Saved entries:
....................
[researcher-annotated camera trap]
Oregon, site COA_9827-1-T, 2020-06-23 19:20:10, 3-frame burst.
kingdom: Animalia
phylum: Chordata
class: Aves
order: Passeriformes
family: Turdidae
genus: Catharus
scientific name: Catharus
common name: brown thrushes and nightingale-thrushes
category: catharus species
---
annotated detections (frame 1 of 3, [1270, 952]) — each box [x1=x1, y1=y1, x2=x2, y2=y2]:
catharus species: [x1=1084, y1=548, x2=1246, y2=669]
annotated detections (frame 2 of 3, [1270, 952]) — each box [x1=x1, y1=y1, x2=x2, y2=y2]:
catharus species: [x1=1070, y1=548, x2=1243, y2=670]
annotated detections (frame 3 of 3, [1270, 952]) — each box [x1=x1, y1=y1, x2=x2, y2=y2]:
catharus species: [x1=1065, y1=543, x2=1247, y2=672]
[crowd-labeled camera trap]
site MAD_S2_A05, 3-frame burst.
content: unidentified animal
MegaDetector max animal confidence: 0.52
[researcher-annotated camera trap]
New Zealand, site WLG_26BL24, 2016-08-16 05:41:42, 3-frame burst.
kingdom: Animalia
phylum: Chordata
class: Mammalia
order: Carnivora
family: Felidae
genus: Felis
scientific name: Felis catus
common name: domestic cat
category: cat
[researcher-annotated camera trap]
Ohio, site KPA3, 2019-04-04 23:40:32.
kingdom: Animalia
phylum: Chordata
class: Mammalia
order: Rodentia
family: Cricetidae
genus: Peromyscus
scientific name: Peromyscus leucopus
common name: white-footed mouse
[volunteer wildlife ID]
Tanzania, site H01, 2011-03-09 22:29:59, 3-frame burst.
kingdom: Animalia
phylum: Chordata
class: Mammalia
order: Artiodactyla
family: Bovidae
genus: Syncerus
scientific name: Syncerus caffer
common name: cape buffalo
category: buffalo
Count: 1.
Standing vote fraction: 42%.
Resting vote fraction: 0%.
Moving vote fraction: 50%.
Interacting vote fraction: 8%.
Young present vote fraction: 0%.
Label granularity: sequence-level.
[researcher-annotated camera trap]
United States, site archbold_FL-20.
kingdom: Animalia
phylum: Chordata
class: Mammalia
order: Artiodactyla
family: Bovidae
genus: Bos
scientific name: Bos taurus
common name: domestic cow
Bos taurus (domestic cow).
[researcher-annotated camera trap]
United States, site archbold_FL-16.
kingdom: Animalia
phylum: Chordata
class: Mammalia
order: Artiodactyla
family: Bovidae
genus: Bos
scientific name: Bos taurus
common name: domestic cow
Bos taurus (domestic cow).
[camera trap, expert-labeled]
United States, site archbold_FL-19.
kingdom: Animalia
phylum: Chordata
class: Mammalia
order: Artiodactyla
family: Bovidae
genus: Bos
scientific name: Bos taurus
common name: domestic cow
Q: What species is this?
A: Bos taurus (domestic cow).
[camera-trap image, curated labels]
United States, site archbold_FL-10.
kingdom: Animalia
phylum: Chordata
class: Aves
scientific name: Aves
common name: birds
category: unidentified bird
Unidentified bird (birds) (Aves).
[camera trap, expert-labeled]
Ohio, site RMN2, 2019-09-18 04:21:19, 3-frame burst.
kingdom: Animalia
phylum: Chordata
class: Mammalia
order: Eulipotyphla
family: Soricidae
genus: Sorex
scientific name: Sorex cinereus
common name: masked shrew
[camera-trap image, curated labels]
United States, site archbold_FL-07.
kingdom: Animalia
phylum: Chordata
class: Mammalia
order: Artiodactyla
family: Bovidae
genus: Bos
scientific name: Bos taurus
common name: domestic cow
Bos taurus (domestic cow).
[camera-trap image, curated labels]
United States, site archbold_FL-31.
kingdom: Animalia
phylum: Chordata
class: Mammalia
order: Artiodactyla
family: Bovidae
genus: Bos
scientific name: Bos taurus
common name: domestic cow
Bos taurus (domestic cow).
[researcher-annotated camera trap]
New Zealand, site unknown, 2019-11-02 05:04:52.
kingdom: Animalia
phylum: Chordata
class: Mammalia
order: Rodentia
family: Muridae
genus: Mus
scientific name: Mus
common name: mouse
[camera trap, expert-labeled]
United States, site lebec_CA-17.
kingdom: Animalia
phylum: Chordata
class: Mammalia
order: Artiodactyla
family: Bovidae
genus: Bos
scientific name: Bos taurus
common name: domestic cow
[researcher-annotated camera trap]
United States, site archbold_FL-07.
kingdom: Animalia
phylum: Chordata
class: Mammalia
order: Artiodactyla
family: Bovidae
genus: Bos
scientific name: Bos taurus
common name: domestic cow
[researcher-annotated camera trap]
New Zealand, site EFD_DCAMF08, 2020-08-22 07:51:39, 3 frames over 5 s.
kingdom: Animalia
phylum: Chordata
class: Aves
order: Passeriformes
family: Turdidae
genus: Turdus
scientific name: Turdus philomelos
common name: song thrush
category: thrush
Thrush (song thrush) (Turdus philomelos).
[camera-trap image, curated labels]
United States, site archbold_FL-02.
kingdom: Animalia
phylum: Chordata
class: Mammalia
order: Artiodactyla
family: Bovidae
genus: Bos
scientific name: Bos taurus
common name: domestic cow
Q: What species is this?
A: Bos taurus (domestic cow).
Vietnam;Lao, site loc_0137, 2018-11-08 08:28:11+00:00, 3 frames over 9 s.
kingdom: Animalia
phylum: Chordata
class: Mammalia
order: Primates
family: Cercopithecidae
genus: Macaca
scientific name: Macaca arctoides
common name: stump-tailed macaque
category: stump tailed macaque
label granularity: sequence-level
....................
Exercise instructions -
Retrieve all lines from the data that contain the string "granularity".

Written answer -
Label granularity: sequence-level.
label granularity: sequence-level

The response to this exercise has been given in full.